Quand les gouvernements européens ont commencé à comprendre l’ampleur du changement climatique et des émissions de GES, ils ont décidé de créer : Le quota carbone.
Une limite annuelle d’émissions de GES que les sites industriels concernés ne peuvent pas dépasser.
Cela concerne 3 types d’activité :
Les installations industrielles, y compris les centrales électriques depuis 2005
L’aviation, pour les vols intra-europe, depuis 2013
et le transport maritime depuis 2024.
Quota carbone = pollueur-payeur
Aujourd’hui, c’est la société qui paye les conséquences des émissions, sous forme de catastrophes naturelles, de dégradation des infrastructures, de chute des rendements agricoles etc.
Pour inciter les entreprises à investir dans des technologies permettant de réduire les émissions, il fallait donc créer un “déclic”.
Comme la majorité des entreprises ne prennent des décisions uniquement sur une base économique, les quotas carbone sont venus réinternaliser le coût des émissions dans leurs bilans.
Ton entreprise émet des GES, elle doit acheter les quotas carbone équivalents.
C’est le principe du pollueur-payeur.
🤔Crédit carbone vs Quota carbone
Bien trop souvent, on confond les deux, mais le quota carbone n’a pas grand-chose à voir avec les crédits carbone :
Un crédit carbone est une unité de CO2 évité ou séquestrée par un projet (ex: reforestation, agriculture régénératrice etc).
Un quota carbone est un droit à émettre une tonne de CO2 dans un budget plafonné.

▶ **Consigne**:
Pour chaque affirmation, dites si elle concorde avec le texte sur le quota carbone et répondez par oui ou non, en citant mot pour mot le passage décisif du texte.
1. Le transport maritime est soumis au quota carbone depuis 2013.
2. Un crédit carbone correspond à une unité de CO2 évitée ou séquestrée par un projet.
3. Pour l'aviation, le quota carbone s'applique à l'ensemble des vols internationaux.
Les lignes ne sont pas nécessaires pour cet exercice.

▶ **Données fournies**:
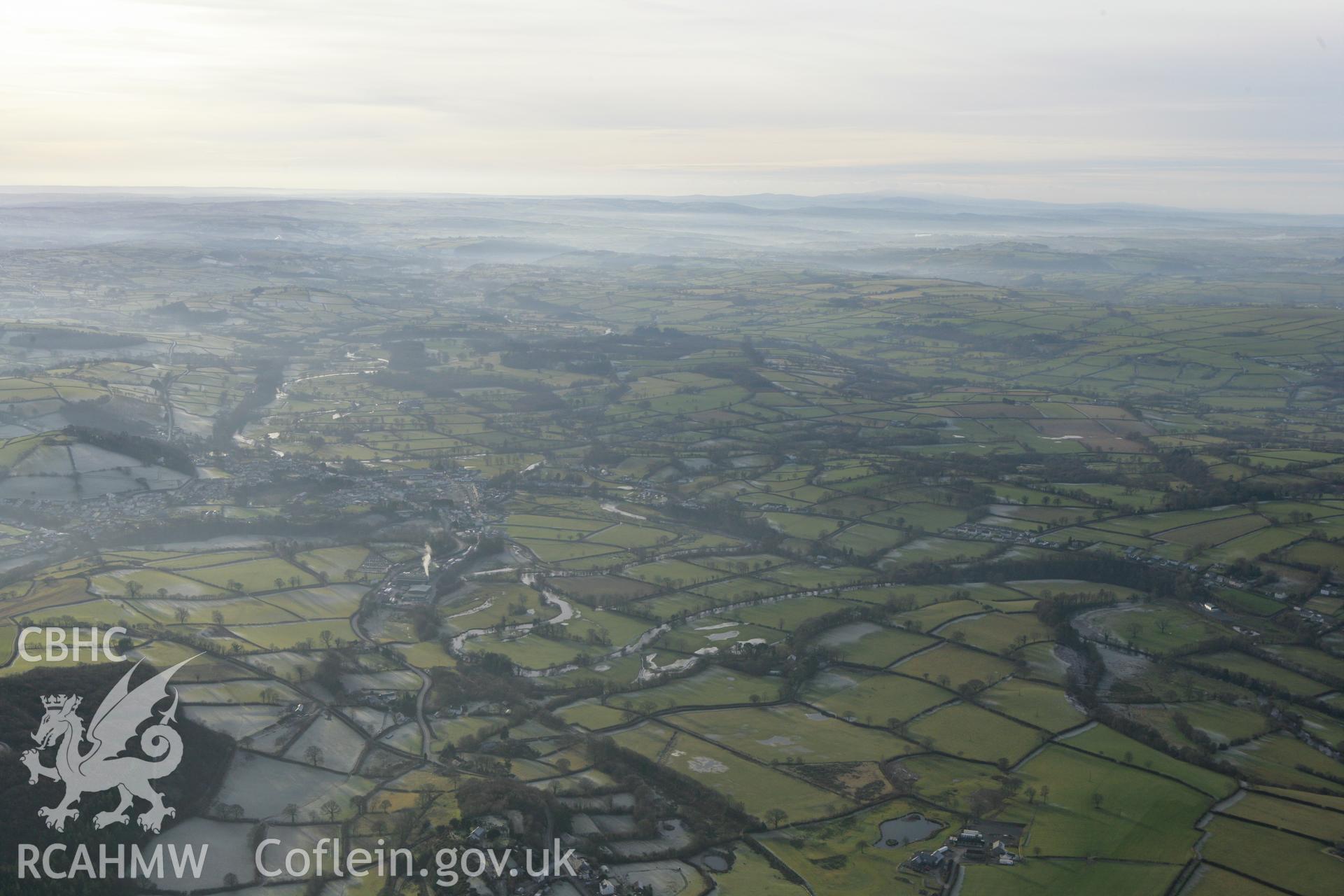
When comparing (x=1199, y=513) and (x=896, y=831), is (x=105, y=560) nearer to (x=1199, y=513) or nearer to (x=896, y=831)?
(x=896, y=831)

▶ **Bonne réponse**:
1. Non : « et le transport maritime depuis 2024. »
2. Oui : « Un crédit carbone est une unité de CO2 évité ou séquestrée par un projet »
3. Non : « L’aviation, pour les vols intra-europe, depuis 2013 »